Taking the above developments together with the FTC’s recent promulgation of its DNC fee rules, it would appear that we now have one cohesive set of DNC registry requirements, predictive-dialer rules and caller-ID provisions that govern the vast majority of commercial telemarketing calls made in the United States. However, as so often occurs when dealing with governmental regulations, the devil is in the details.
The FCC was tasked by Congress with “maximizing consistency” between its rules and the FTC’s amended TSR. Though the FCC accomplished this in large measure by adopting provisions regarding federal DNC, abandonment and caller ID, differences between these regulatory schemes remain.
As mentioned above, differences exist between the industries and/or types of calls over which the FTC and FCC may assert jurisdiction. Any attempt by a telemarketer to determine what rules must be complied with must start with a consideration of these jurisdictional questions.
In terms of substantive requirements, perhaps the most striking difference between the FTC and FCC rules involves calls made by or on behalf of charities.
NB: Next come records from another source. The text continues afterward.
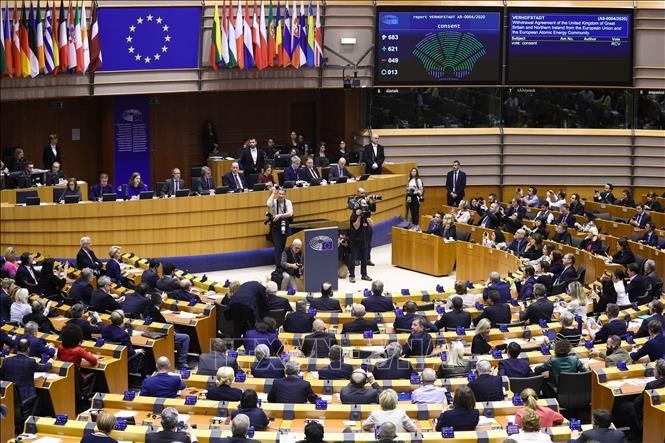 Parlemen Eropa dan negara-negara anggota Uni Eropa mencapai kesepakatan untuk mengesahkan UU mengenai anggaran keuangan jangka panjang - ảnh 1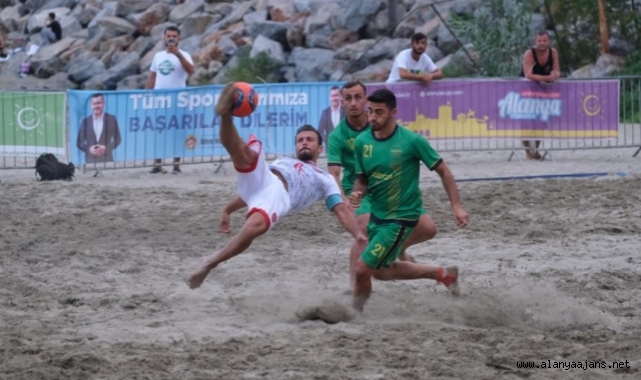 Alanya'da plaj futbolu heyecanı başlıyor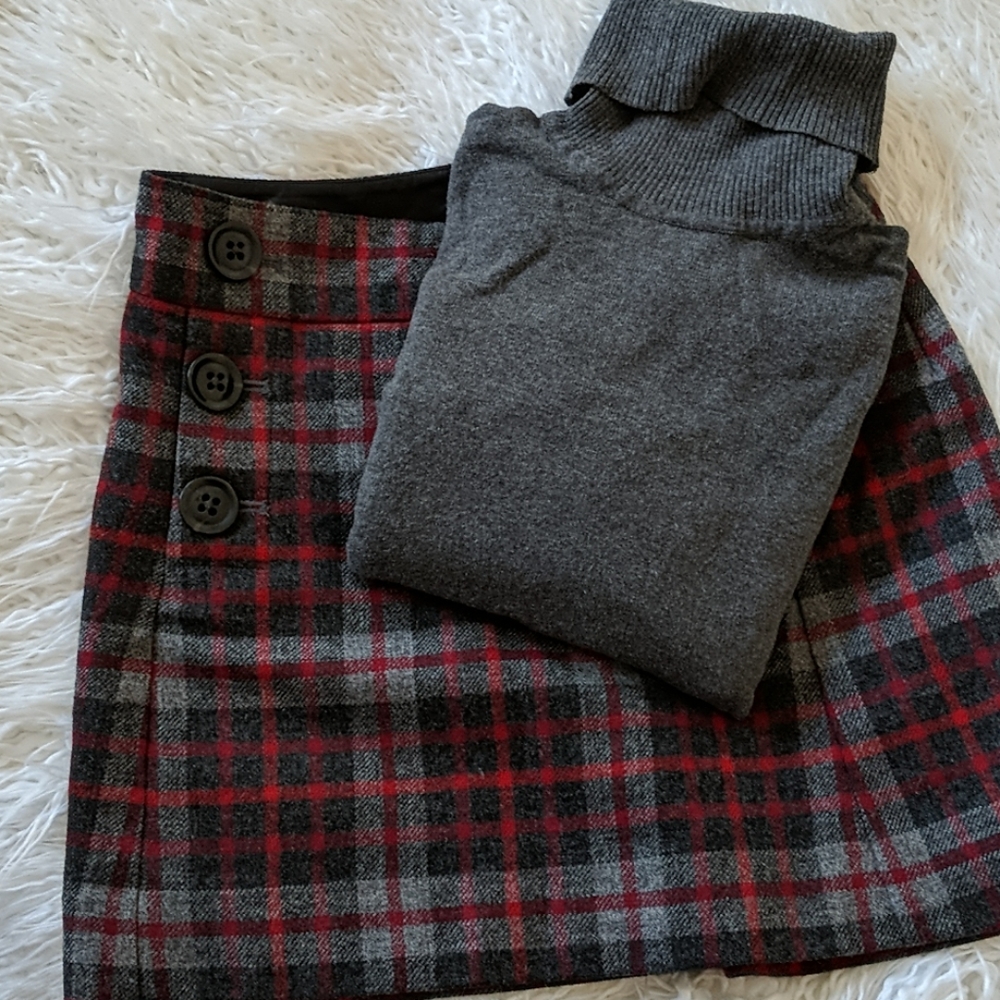 GAP Dark Gray turtleneck Sweater sz Small EUC - Picture 2 of 5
The FTC extended its jurisdiction to cover calls made by for-profit call centers on behalf of charities. Most importantly, these entities must comply with “in-house” requests by consumers. The FCC declined to extend coverage of its rules to nonprofits and continues to exempt all nonprofit calls independent of source.
Another key difference relates to abandonment-rate rules. The FTC requires record-keeping on a “per-day, per-calling campaign” basis while the FCC requires record-keeping only on a 30-day basis. Also, the FTC considers any call delivering a prerecorded message to be an abandoned call, in that the consumer contacted is not connected with a live sales representative within the mandatory time. The FCC does not consider prerecorded messages delivered either with consent or pursuant to an established business relationship to be abandoned.
The caller-ID and company-specific DNC provisions also provide differences. The FTC’s caller-ID transmission rule is more generic than the FCC’s rule. It merely requires telemarketers to transmit certain caller-ID information without going into specifics as to transmission criteria. The FCC specifically states a preference for one transmission method of caller-ID information (calling party number or CPN) over another (Automated Number Identification or ANI), and expressly prohibits the blocking of caller-ID information. The FTC rules for company-specific DNC requests state no time limit for how long until the request must be honored, or how long the request itself is honored; the FCC rules are 30 days and five years, respectively.
Finally, areas exist where one agency has a set of rules that are entirely absent from the other agency’s rules, including: billing requirements (FTC only); upsells (FTC only); and prohibitions against unsolicited ads to facsimile machines (FCC only).
The FTC is set to enforce the DNC registry as of Oct. 1. Since the FTC released its amended TSR, the number of independently run state DNC programs has risen from 25 to 28. For those in teleservices who saw a federal-level list as a means toward one-stop DNC data shopping, this number is clearly moving in the wrong direction.
To add further complexity to this regulatory maze, neither the FTC nor FCC completely pre-empted state telemarketing regulations. The FTC sidestepped the issue, and the FCC has definitely indicated only that less-restrictive intra/interstate state rules will be pre-empted.
Finally, there is the wild card of the actions filed by the American Teleservices Association against both the FTC and FCC regulations. Though many in the industry disagree as to the outcome of these actions, the $2 million war chest assembled by the ATA speaks volumes about the desire and will of the teleservices industry to protect its interests.